A: I love her so much, she’s my sister. I’m going to give her so many kisses next time I’m in L.A.. The truth is, she did New York. She loves L.A. She is L.A. It makes complete sense.

J: Energetically it clicks. It makes sense for her.

A: I love California. I was born there. It has influenced me in so many ways. But this is home. I breathe easier here than anywhere else.

J: I’m 100 percent the same. Cognitively, I know it right now. Sitting here with you, I’m literally in NoMad talking to you. I know I love New York. But the way I really f*cking know is when I’m away and on day five, I start to get that feeling, Even if I’m in Europe, honestly. Maybe in Europe it’s like day nine. I’m like, “I need to get back to New York.” You could call it an addiction, but I don’t care. It’s home.

A: I want that rush. I want that inspiration. Even on the coldest days and it’s gray, like today, actually, I’m looking out my window.

J: It is gnarly out today.

A: But I’m like, “Oh, I love this city.”

J: The power of a walk in New York. The power of just going on a walk, for me, is like everything. If I’m just in a bad mood or if I’m feeling blah. Especially now that I’m like you, I’m freelance and it’s like, “Ooh, there’s a lot of lack of structure.” You can get depressed or bored really quickly. A simple walk can really change the game.

A: Yes, definitely. Right before this I was like, “I should make a salad.” And I was like, “Oh, I’m gonna just buy a bagel.”

J: I got pizza on the way here. It was really good. I’m curious, as someone who is the restaurant picker and it’s part of your job, I want to talk about spots. What are the places you love? Let’s get into this.

A: I know a lot of people who are hard-core. I’m hard-core, not just with the pics, but with lists.

J: Just the restaurants to go to?

A: Restaurants and anything else you could imagine. Any city I’ve been to, I just do hard-core research and then I make a list and then I break down the neighborhoods. Oh, my God. I feel like I’m showing my true self. And I just populate it on Google Maps.

J: Is there Virgo in your chart?

A: There is Virgo in me. Well, that is Virgo. I think people would probably think I’m more of a Virgo. I definitely feel connected to a stage.

J: I would say you read Sag. I get that. But there’s definitely a Virgo moon moment or Virgo rising or something.

A: But for spots in New York, I got you covered. You want to know New York?

J: Yeah. Let’s talk about New York. I mean, I have the same thing.

A: I think it’s a few things. I have my regular spots I love. I just moved to Brooklyn a few months ago. Even though I knew this neighborhood, I’m more settled in and going to see everybody. So I’m in Brooklyn Heights, I’m going to Clarke’s Diner, Shelsky’s. I’ve been going to Sahadi’s and Damascus for years. Places that I really love and always will. I love Hart’s. They’re amazing. Everything they do is incredible.

MATERIAL SHOWN
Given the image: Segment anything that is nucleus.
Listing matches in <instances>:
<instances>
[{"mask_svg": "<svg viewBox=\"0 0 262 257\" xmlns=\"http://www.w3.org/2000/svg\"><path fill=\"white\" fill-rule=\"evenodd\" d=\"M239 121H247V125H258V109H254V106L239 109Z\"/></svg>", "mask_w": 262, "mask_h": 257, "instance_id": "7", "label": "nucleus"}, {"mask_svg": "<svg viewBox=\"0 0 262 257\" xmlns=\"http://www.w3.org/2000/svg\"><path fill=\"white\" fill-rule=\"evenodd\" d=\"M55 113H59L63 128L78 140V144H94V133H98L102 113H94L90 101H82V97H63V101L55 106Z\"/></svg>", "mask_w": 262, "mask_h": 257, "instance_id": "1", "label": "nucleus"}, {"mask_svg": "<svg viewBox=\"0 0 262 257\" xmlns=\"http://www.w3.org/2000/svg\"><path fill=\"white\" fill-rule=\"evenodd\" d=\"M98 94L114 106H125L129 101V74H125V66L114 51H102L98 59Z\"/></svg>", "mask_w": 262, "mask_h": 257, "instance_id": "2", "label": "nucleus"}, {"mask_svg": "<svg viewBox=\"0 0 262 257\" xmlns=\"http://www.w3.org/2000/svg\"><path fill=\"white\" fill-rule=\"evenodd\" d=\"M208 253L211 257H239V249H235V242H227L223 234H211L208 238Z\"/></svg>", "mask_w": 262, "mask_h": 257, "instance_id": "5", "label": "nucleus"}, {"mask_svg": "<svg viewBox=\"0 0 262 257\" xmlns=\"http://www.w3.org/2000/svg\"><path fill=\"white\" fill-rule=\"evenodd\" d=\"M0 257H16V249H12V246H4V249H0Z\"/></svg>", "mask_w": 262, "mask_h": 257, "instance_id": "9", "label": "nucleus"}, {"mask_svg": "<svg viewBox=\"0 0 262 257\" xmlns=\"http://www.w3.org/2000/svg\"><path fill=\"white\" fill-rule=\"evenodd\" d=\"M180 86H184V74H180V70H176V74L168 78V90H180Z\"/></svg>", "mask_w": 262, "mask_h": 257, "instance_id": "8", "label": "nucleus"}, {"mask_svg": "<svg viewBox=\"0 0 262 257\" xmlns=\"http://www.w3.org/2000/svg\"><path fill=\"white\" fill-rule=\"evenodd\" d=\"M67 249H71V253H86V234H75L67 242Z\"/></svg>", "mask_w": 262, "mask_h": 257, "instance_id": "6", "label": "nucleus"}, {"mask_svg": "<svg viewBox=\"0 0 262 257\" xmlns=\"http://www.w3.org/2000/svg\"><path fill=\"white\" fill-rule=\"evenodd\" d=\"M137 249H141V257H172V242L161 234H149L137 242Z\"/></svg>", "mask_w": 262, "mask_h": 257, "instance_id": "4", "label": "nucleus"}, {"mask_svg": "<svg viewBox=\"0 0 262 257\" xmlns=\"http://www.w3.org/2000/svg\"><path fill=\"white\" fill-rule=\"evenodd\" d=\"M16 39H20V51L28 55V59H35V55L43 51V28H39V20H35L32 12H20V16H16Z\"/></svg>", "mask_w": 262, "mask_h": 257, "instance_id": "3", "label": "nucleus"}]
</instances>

WHAT YOU ARE ASKED TO DO
Copy everything from "A: I love her" down to "makes complete sense." in the conversation, swapping "kisses" for "hugs". Work from the conversation alone.

OUTPUT
A: I love her so much, she’s my sister. I’m going to give her so many hugs next time I’m in L.A.. The truth is, she did New York. She loves L.A. She is L.A. It makes complete sense.